[Excerpts from a dataset]

.....

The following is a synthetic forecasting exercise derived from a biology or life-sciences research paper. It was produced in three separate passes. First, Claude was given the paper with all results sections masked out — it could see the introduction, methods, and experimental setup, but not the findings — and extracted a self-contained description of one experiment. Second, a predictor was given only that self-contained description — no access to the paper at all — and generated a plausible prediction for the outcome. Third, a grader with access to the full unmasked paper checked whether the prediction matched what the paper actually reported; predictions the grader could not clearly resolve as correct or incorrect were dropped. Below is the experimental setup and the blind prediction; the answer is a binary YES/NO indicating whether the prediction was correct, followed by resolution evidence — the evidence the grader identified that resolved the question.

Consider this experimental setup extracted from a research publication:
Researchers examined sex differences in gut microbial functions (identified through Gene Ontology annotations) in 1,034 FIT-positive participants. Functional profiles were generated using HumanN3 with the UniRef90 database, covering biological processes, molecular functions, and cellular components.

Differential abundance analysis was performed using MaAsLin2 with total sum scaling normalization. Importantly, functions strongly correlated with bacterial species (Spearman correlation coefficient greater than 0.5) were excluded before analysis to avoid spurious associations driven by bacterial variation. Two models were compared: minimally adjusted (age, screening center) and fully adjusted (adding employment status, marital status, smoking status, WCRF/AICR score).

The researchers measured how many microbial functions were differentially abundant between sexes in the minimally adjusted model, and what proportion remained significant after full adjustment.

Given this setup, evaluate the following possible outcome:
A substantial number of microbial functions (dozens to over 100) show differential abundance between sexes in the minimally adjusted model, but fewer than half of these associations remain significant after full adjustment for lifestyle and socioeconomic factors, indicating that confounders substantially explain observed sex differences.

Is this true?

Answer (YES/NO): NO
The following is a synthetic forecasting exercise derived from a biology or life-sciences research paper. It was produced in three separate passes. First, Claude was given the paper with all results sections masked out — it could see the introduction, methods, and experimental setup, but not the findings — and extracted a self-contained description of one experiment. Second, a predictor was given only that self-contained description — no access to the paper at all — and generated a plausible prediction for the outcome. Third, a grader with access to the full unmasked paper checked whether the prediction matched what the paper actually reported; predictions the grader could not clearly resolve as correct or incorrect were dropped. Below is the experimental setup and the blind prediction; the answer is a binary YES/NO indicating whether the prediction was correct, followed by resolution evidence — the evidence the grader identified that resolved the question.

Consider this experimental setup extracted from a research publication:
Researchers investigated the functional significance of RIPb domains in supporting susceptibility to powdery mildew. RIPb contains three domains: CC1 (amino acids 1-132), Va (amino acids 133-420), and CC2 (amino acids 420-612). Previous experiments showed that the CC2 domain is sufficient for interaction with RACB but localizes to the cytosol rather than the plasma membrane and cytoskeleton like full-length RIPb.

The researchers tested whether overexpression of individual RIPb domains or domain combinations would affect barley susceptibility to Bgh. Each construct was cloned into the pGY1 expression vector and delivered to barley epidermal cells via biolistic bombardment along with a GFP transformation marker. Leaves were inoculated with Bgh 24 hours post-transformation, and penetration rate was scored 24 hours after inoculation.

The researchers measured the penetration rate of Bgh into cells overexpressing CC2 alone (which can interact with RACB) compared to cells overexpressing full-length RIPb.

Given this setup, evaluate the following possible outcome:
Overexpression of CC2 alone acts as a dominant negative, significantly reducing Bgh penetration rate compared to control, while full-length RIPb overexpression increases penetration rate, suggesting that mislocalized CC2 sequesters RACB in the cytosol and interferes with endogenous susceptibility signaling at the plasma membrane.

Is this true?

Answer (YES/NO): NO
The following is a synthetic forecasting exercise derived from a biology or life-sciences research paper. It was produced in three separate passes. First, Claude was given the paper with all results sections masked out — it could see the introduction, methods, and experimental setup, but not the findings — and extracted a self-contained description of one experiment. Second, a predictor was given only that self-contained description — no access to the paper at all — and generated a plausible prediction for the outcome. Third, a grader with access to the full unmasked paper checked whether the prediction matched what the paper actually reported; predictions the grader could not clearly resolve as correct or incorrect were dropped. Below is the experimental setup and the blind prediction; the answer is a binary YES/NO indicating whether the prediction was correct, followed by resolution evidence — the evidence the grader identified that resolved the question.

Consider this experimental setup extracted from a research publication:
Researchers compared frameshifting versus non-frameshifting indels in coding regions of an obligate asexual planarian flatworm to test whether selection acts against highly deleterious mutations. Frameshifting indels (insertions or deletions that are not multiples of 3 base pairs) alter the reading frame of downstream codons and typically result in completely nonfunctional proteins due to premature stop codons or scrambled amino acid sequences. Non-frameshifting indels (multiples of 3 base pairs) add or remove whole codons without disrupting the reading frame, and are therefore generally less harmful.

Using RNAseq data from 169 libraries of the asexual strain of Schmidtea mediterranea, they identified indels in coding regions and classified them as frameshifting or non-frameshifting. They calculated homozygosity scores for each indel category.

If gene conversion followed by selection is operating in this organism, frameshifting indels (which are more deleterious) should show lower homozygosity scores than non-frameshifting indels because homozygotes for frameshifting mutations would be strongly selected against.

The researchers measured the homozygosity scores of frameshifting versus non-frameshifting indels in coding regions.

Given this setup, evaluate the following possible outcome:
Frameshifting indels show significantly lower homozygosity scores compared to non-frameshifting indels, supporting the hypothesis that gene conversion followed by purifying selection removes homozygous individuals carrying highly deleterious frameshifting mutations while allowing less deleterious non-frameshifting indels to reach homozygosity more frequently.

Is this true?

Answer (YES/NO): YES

.....

Word for word, print every line above.

■ Result
The following is a synthetic forecasting exercise derived from a biology or life-sciences research paper. It was produced in three separate passes. First, Claude was given the paper with all results sections masked out — it could see the introduction, methods, and experimental setup, but not the findings — and extracted a self-contained description of one experiment. Second, a predictor was given only that self-contained description — no access to the paper at all — and generated a plausible prediction for the outcome. Third, a grader with access to the full unmasked paper checked whether the prediction matched what the paper actually reported; predictions the grader could not clearly resolve as correct or incorrect were dropped. Below is the experimental setup and the blind prediction; the answer is a binary YES/NO indicating whether the prediction was correct, followed by resolution evidence — the evidence the grader identified that resolved the question.

Consider this experimental setup extracted from a research publication:
Researchers examined sex differences in gut microbial functions (identified through Gene Ontology annotations) in 1,034 FIT-positive participants. Functional profiles were generated using HumanN3 with the UniRef90 database, covering biological processes, molecular functions, and cellular components.

Differential abundance analysis was performed using MaAsLin2 with total sum scaling normalization. Importantly, functions strongly correlated with bacterial species (Spearman correlation coefficient greater than 0.5) were excluded before analysis to avoid spurious associations driven by bacterial variation. Two models were compared: minimally adjusted (age, screening center) and fully adjusted (adding employment status, marital status, smoking status, WCRF/AICR score).

The researchers measured how many microbial functions were differentially abundant between sexes in the minimally adjusted model, and what proportion remained significant after full adjustment.

Given this setup, evaluate the following possible outcome:
A substantial number of microbial functions (dozens to over 100) show differential abundance between sexes in the minimally adjusted model, but fewer than half of these associations remain significant after full adjustment for lifestyle and socioeconomic factors, indicating that confounders substantially explain observed sex differences.

Is this true?

Answer (YES/NO): NO
The following is a synthetic forecasting exercise derived from a biology or life-sciences research paper. It was produced in three separate passes. First, Claude was given the paper with all results sections masked out — it could see the introduction, methods, and experimental setup, but not the findings — and extracted a self-contained description of one experiment. Second, a predictor was given only that self-contained description — no access to the paper at all — and generated a plausible prediction for the outcome. Third, a grader with access to the full unmasked paper checked whether the prediction matched what the paper actually reported; predictions the grader could not clearly resolve as correct or incorrect were dropped. Below is the experimental setup and the blind prediction; the answer is a binary YES/NO indicating whether the prediction was correct, followed by resolution evidence — the evidence the grader identified that resolved the question.

Consider this experimental setup extracted from a research publication:
Researchers investigated the functional significance of RIPb domains in supporting susceptibility to powdery mildew. RIPb contains three domains: CC1 (amino acids 1-132), Va (amino acids 133-420), and CC2 (amino acids 420-612). Previous experiments showed that the CC2 domain is sufficient for interaction with RACB but localizes to the cytosol rather than the plasma membrane and cytoskeleton like full-length RIPb.

The researchers tested whether overexpression of individual RIPb domains or domain combinations would affect barley susceptibility to Bgh. Each construct was cloned into the pGY1 expression vector and delivered to barley epidermal cells via biolistic bombardment along with a GFP transformation marker. Leaves were inoculated with Bgh 24 hours post-transformation, and penetration rate was scored 24 hours after inoculation.

The researchers measured the penetration rate of Bgh into cells overexpressing CC2 alone (which can interact with RACB) compared to cells overexpressing full-length RIPb.

Given this setup, evaluate the following possible outcome:
Overexpression of CC2 alone acts as a dominant negative, significantly reducing Bgh penetration rate compared to control, while full-length RIPb overexpression increases penetration rate, suggesting that mislocalized CC2 sequesters RACB in the cytosol and interferes with endogenous susceptibility signaling at the plasma membrane.

Is this true?

Answer (YES/NO): NO
The following is a synthetic forecasting exercise derived from a biology or life-sciences research paper. It was produced in three separate passes. First, Claude was given the paper with all results sections masked out — it could see the introduction, methods, and experimental setup, but not the findings — and extracted a self-contained description of one experiment. Second, a predictor was given only that self-contained description — no access to the paper at all — and generated a plausible prediction for the outcome. Third, a grader with access to the full unmasked paper checked whether the prediction matched what the paper actually reported; predictions the grader could not clearly resolve as correct or incorrect were dropped. Below is the experimental setup and the blind prediction; the answer is a binary YES/NO indicating whether the prediction was correct, followed by resolution evidence — the evidence the grader identified that resolved the question.

Consider this experimental setup extracted from a research publication:
Researchers compared frameshifting versus non-frameshifting indels in coding regions of an obligate asexual planarian flatworm to test whether selection acts against highly deleterious mutations. Frameshifting indels (insertions or deletions that are not multiples of 3 base pairs) alter the reading frame of downstream codons and typically result in completely nonfunctional proteins due to premature stop codons or scrambled amino acid sequences. Non-frameshifting indels (multiples of 3 base pairs) add or remove whole codons without disrupting the reading frame, and are therefore generally less harmful.

Using RNAseq data from 169 libraries of the asexual strain of Schmidtea mediterranea, they identified indels in coding regions and classified them as frameshifting or non-frameshifting. They calculated homozygosity scores for each indel category.

If gene conversion followed by selection is operating in this organism, frameshifting indels (which are more deleterious) should show lower homozygosity scores than non-frameshifting indels because homozygotes for frameshifting mutations would be strongly selected against.

The researchers measured the homozygosity scores of frameshifting versus non-frameshifting indels in coding regions.

Given this setup, evaluate the following possible outcome:
Frameshifting indels show significantly lower homozygosity scores compared to non-frameshifting indels, supporting the hypothesis that gene conversion followed by purifying selection removes homozygous individuals carrying highly deleterious frameshifting mutations while allowing less deleterious non-frameshifting indels to reach homozygosity more frequently.

Is this true?

Answer (YES/NO): YES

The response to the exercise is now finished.